Tuesday, April 9, 2013

KONTEKSTUALISASI YANG AUTENTIK & RELEVAN



A. Definisi Judul.
Secara singkat, kontekstual adalah berhubungan dengan konteks.[1] Kata autentik berarti dapat dipercaya, asli, tulen dan sah.[2] Sedangkan kata relevan berarti kait-mengait, bersangkut-paut dan berguna secara langsung.[3]
Menurut Eka Darmaputera, teologi kontekstual adalah upaya untuk merumuskan penghayatan iman kristiani pada konteks, ruang dan waktu tertentu.[4] Sedangkan kata “kontekstualisasi” pertama kali muncul dalam terbitan TEF (1972) yakni Theological Education Fund (Dana Pendidikan Teologi). Jadi, kontekstualisasi yang autentik dan relevan adalah usaha menempatkan sesuatu dalam konteksnya, sehingga tidak asing lagi, tetapi terjalin dan menyatu dengan keseluruhan seperti benang dalam tekstil. Dalam hal ini tidak hanya tradisi kebudayaan yang menentukan tetapi situasi dan kondisi sosial pun turut berbicara.[5] Sehingga sesuatu tersebut dapat diterima oleh masyarakat setempat dan dapat berguna bagi masyarakat tersebut untuk kehidupannya.

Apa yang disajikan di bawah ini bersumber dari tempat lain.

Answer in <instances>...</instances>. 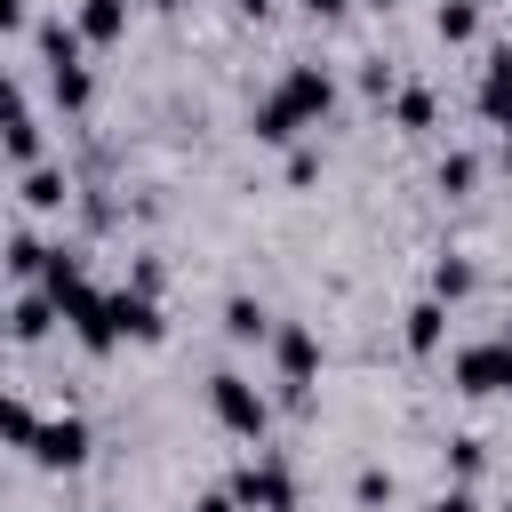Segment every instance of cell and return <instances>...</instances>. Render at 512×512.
<instances>
[{
    "mask_svg": "<svg viewBox=\"0 0 512 512\" xmlns=\"http://www.w3.org/2000/svg\"><path fill=\"white\" fill-rule=\"evenodd\" d=\"M328 104H336V80H328L320 64H288V72H280V88H272V96H256L248 128H256V144H288L296 128H320V120H328Z\"/></svg>",
    "mask_w": 512,
    "mask_h": 512,
    "instance_id": "1",
    "label": "cell"
},
{
    "mask_svg": "<svg viewBox=\"0 0 512 512\" xmlns=\"http://www.w3.org/2000/svg\"><path fill=\"white\" fill-rule=\"evenodd\" d=\"M208 408H216V424H224L232 440H264V432H272V400H264L240 368H216V376H208Z\"/></svg>",
    "mask_w": 512,
    "mask_h": 512,
    "instance_id": "2",
    "label": "cell"
},
{
    "mask_svg": "<svg viewBox=\"0 0 512 512\" xmlns=\"http://www.w3.org/2000/svg\"><path fill=\"white\" fill-rule=\"evenodd\" d=\"M448 376H456V392H472V400H488V392H512V328H504V336H480V344H464V352L448 360Z\"/></svg>",
    "mask_w": 512,
    "mask_h": 512,
    "instance_id": "3",
    "label": "cell"
},
{
    "mask_svg": "<svg viewBox=\"0 0 512 512\" xmlns=\"http://www.w3.org/2000/svg\"><path fill=\"white\" fill-rule=\"evenodd\" d=\"M232 496H240V512H296V472L280 456H248L232 472Z\"/></svg>",
    "mask_w": 512,
    "mask_h": 512,
    "instance_id": "4",
    "label": "cell"
},
{
    "mask_svg": "<svg viewBox=\"0 0 512 512\" xmlns=\"http://www.w3.org/2000/svg\"><path fill=\"white\" fill-rule=\"evenodd\" d=\"M272 368H280L288 400H304V384L320 376V336H312L304 320H280V328H272Z\"/></svg>",
    "mask_w": 512,
    "mask_h": 512,
    "instance_id": "5",
    "label": "cell"
},
{
    "mask_svg": "<svg viewBox=\"0 0 512 512\" xmlns=\"http://www.w3.org/2000/svg\"><path fill=\"white\" fill-rule=\"evenodd\" d=\"M32 464H40V472H80V464H88V424H80L72 408L48 416L40 440H32Z\"/></svg>",
    "mask_w": 512,
    "mask_h": 512,
    "instance_id": "6",
    "label": "cell"
},
{
    "mask_svg": "<svg viewBox=\"0 0 512 512\" xmlns=\"http://www.w3.org/2000/svg\"><path fill=\"white\" fill-rule=\"evenodd\" d=\"M112 320H120V344L136 336V344H160L168 336V320H160V304L144 296V288H112Z\"/></svg>",
    "mask_w": 512,
    "mask_h": 512,
    "instance_id": "7",
    "label": "cell"
},
{
    "mask_svg": "<svg viewBox=\"0 0 512 512\" xmlns=\"http://www.w3.org/2000/svg\"><path fill=\"white\" fill-rule=\"evenodd\" d=\"M480 112L504 128L512 120V40H496L488 56H480Z\"/></svg>",
    "mask_w": 512,
    "mask_h": 512,
    "instance_id": "8",
    "label": "cell"
},
{
    "mask_svg": "<svg viewBox=\"0 0 512 512\" xmlns=\"http://www.w3.org/2000/svg\"><path fill=\"white\" fill-rule=\"evenodd\" d=\"M32 48H40V72H64V64H80L88 40H80L72 16H40V24H32Z\"/></svg>",
    "mask_w": 512,
    "mask_h": 512,
    "instance_id": "9",
    "label": "cell"
},
{
    "mask_svg": "<svg viewBox=\"0 0 512 512\" xmlns=\"http://www.w3.org/2000/svg\"><path fill=\"white\" fill-rule=\"evenodd\" d=\"M8 160H16V176L40 168V112H32L24 80H16V96H8Z\"/></svg>",
    "mask_w": 512,
    "mask_h": 512,
    "instance_id": "10",
    "label": "cell"
},
{
    "mask_svg": "<svg viewBox=\"0 0 512 512\" xmlns=\"http://www.w3.org/2000/svg\"><path fill=\"white\" fill-rule=\"evenodd\" d=\"M56 320H64V312H56L48 288H16V304H8V336H16V344H40Z\"/></svg>",
    "mask_w": 512,
    "mask_h": 512,
    "instance_id": "11",
    "label": "cell"
},
{
    "mask_svg": "<svg viewBox=\"0 0 512 512\" xmlns=\"http://www.w3.org/2000/svg\"><path fill=\"white\" fill-rule=\"evenodd\" d=\"M16 192H24V208H32V216H56V208L72 200V176H64L56 160H40V168H24V176H16Z\"/></svg>",
    "mask_w": 512,
    "mask_h": 512,
    "instance_id": "12",
    "label": "cell"
},
{
    "mask_svg": "<svg viewBox=\"0 0 512 512\" xmlns=\"http://www.w3.org/2000/svg\"><path fill=\"white\" fill-rule=\"evenodd\" d=\"M400 336H408V352H440V344H448V304H440V296H416V304L400 312Z\"/></svg>",
    "mask_w": 512,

B. Kesetiaan dan Kebermaknaan.
Suatu usaha dapat disebut autentik, bila berkaitan dengan kesetiaan suatu berita pada kewibawaan dan isi kehendak Allah sebagaimana terungkap dalam ciptaan-Nya, dalam nurani manusia, dan khususnya dalam Anak-Nya dan Firman-Nya yang diilhami oleh Roh Kudus. Memang seluruh umat manusia ikut serta dalam hal menerima kesaksian ciptaan, namun gereja Kristen bertugas secara khusus untuk menyampaikan Kristus yang disaksikan oleh Alkitab. Sudah tentu, autentisitas tidak menjamin bahwa berita akan bermakna dan meyakinkan para pendengarnya. Karena itu kita harus memikirkan juga hasilnya. Pemberitaan yang berhasil muncul dari pemahaman tentang para pendengar dalam konteks mereka. Sehingga kita harus berusaha juga supaya maknanya dapat diterima dan dipahami oleh mereka.
Dari sudut pandangan ini kontekstualisasi Kristen dapat dipahami upaya untuk memberitakan berita tentang pribadi, karya, Firman dan kehendak Allah dalam cara yang setia pada penyataan ilahi yang khususnya diungkapkan dalam Alkitab, dan yang juga bermakna bagi khalayak dalam budaya mereka masing-masing.
Secara sadar dan tidak sadar berita itu telah disesuaikan sehingga menjadi bermakna bagi orang-orang dalam budaya-budaya tempat berita Kristen itu disebarkan, tempat gereja berkembang, dan tempat berasalnya para utusan lintas budaya. Tugas mereka dan tugas gereja-gereja yang muncul dari karya mereka adalah, menafsirkan berita Alkitab untuk membatasi masuknya bahan-bahan yang berasal dari kebudayaan mereka sendiri. Kemudian mereka menyesuaikan berita itu supaya dapat memberitakannya dengan hasil baik kepada khalayak dalam suatu budaya tertentu.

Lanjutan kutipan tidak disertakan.